"""

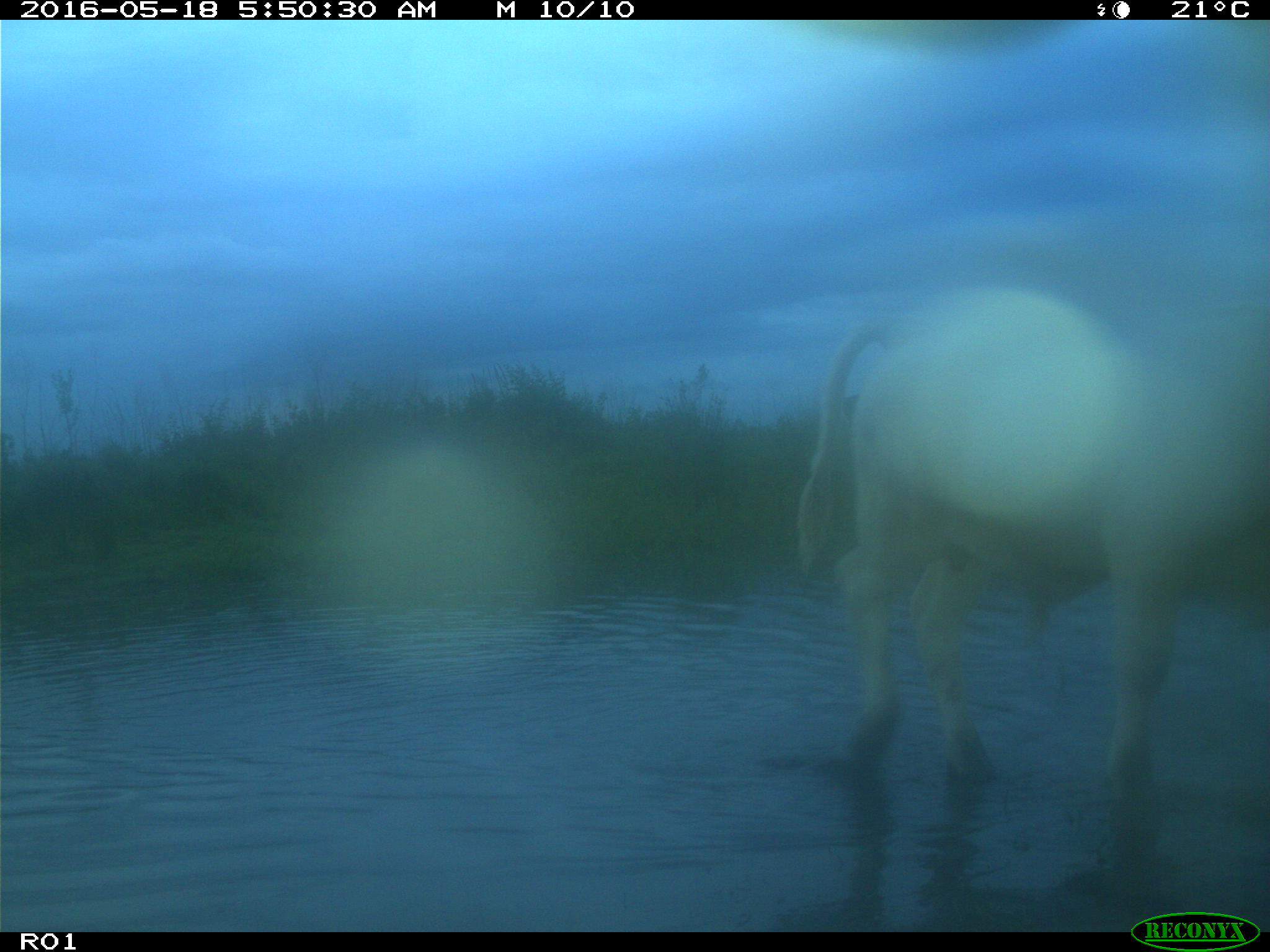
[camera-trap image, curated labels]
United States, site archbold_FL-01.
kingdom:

"""

§ **PROBLEM DESCRIPTION**
Transcribe the full listing exactly, but keep every image out of it.

§ **OUTPUT OF THE EXERCISE**
[camera-trap image, curated labels]
United States, site archbold_FL-01.
kingdom:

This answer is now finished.